3. Mix Wet Ingredients:
In a separate bowl, whisk the buttermilk, eggs, and melted butter until smooth and well blended. This will make the batter creamy and help the waffles stay tender.
4. Combine Batter:
Pour the wet ingredients into the dry ingredients. Stir gently just until combined—some small lumps are okay. Avoid overmixing to keep waffles light.
5. Add Flavorings:
Fold in the shredded cheddar cheese, chopped jalapeños, and chopped cilantro if you’re using it. This gives your batter that spicy, cheesy punch.
6. Cook Waffles:
Scoop about ½ to ¾ cup of batter onto the preheated waffle iron, depending on its size. Close the lid and cook until waffles are golden brown and cooked through, usually 4–6 minutes. Repeat with remaining batter.
7. Serve:
Serve the waffles hot topped with a pat of butter, extra sliced jalapeños, crumbled cheese, and chopped cilantro if desired. Drizzle generously with warm maple syrup for a perfect sweet-spicy combo.
8. Enjoy:
Enjoy your spicy cheddar jalapeño cornbread waffles immediately for the best crispy texture and fresh flavors!
Can I Use Frozen Jalapeños in This Recipe?

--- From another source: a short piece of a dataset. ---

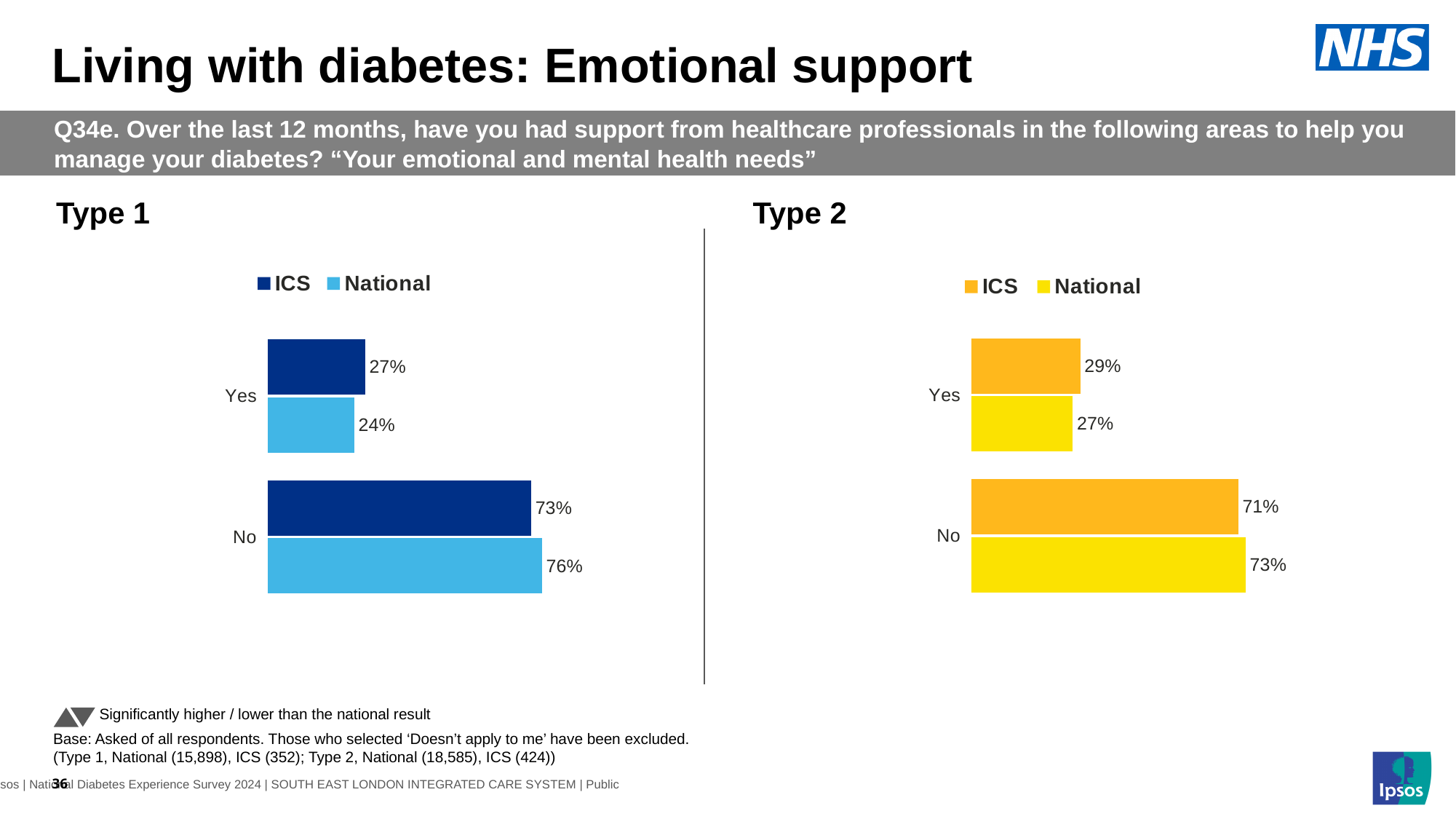
In the Type 1 chart, what is the difference between the National and ICS values for No? 3% In the Type 1 chart, what is the National value for No? 76% In the Type 1 chart, what is the ICS value for Yes? 27% In the Type 2 chart, what is the National value for No? 73% In the Type 2 chart, which is larger for No: ICS or National? National In the Type 2 chart, which category has the lowest National value? Yes How many series does the legend of the Type 2 chart list? 2 In the Type 1 chart, which series has the highest value overall? National (No, 76%) What kind of chart is the Type 1 chart? Bar chart In the Type 2 chart, what is the difference between the ICS and National values for Yes? 2% In the Type 2 chart, what is the ICS value for Yes? 29% In the Type 1 chart, which is larger for Yes: ICS or National? ICS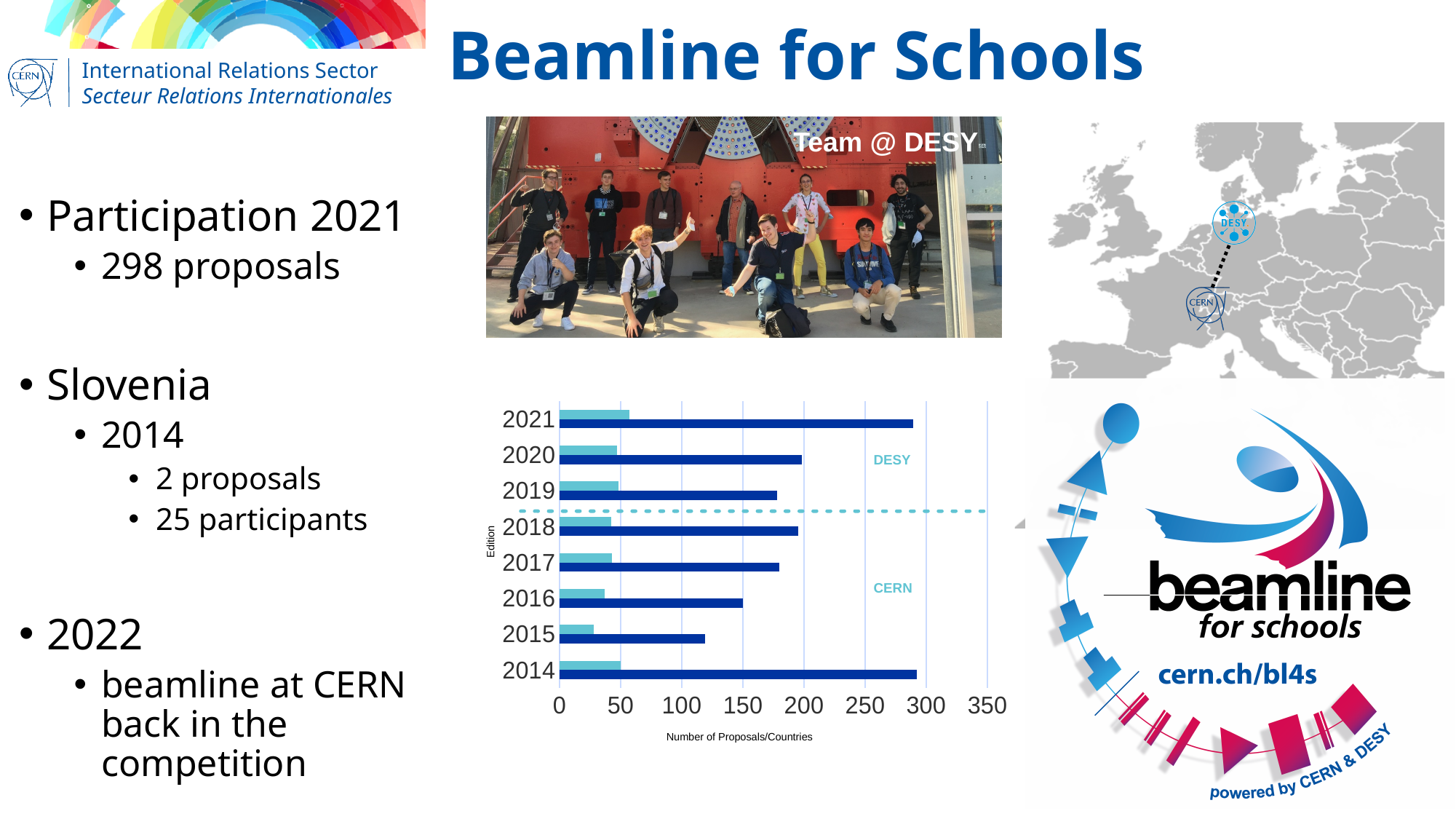
Which has the longer dark blue bar, 2020 or 2016? 2020 Is the light blue bar for 2015 greater or less than 50? less What is the label of the horizontal axis of the chart? Number of Proposals/Countries How many editions (years) are listed on the vertical axis of the chart? 8 Is the dark blue bar for 2021 greater or less than 250? greater Which edition has the shortest light blue bar? 2015 Is the dark blue bar for 2015 greater or less than 150? less Which editions on the chart are grouped under the label DESY? 2019, 2020 and 2021 What kind of chart is shown on the slide? bar chart From 2015 to 2018, do the dark blue bars rise or fall? rise Which edition has the shortest dark blue bar? 2015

Yes, you can use frozen jalapeños, but be sure to thaw them completely and drain any excess moisture before folding them into the batter. This helps prevent soggy waffles.
How Do I Store Leftover Waffles?
Store leftovers in an airtight container in the refrigerator for up to 3 days. To reheat, pop them in a toaster or oven to restore their crispiness rather than microwaving, which can make them soggy.
Can I Make the Batter Ahead of Time?
Absolutely! Prepare the batter in advance and refrigerate it for up to 24 hours. Give it a gentle stir before cooking since some settling may occur.
What Can I Serve With These Spicy Cornbread Waffles?
They’re great with chili, fried chicken, or a fresh salad. You can also enjoy them for breakfast with a drizzle of maple syrup and a side of eggs.